Raised in Wuhan, Hubei province, and Beijing, Lao was introduced to the violin by her mother, who is a pediatrician and an early age music educator.

"My mother loves music and she still took violin lessons when she was pregnant. So the sound of the instrument has been with me even before I was born, I guess," says Lao.

After she was enrolled to study at the primary school affiliated to the Central Conservatory of Music, Lao studied with legendary violin professor Lin Yaoji (1937-2009) as his youngest student at that time.

At 18, Lao won a full scholarship to study at the University of Cincinnati College-Conservatory of Music. Later, she moved to Boston in the United States to study at the New England Conservatory of Music, where she gained her Bachelor's and Master's degrees. With a full scholarship, Lao continued her academic studies at the Reina Sofia School of Music in Madrid, Spain, with the legendary violinist and professor Zakhar Bron. Inspired by Bron's teaching approach, Lao has translated Bron's The Art of the Etude, a summation of his years of teaching, into Chinese along with a violin study book.

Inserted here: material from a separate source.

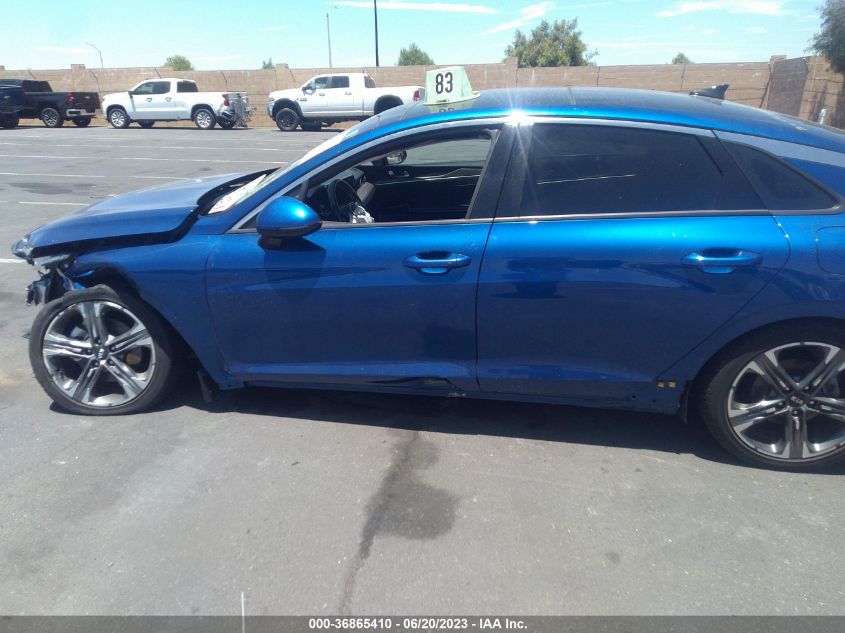 2021 KIA K5 EX - 5XXG34J29MG006042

In 2017, when the Czech National Symphony Orchestra played during the Shanghai International Arts Festival, Lao stepped in at the last moment and earned enthusiastic reviews for her performance of Felix Mendelssohn's Violin Concerto in E Minor, Op 64.

"I can still recall that I had to practice on the flight because rehearsals started right after I landed in Shanghai and the concert opened on the same night," says Lao.

Violinist Donald Weilerstein once praised Lao's performance as "delicately touching, full of imagination and the warmth of sunlight".

In 2018, Lao returned to China and has been teaching at the Central Conservatory of Music in Beijing since then.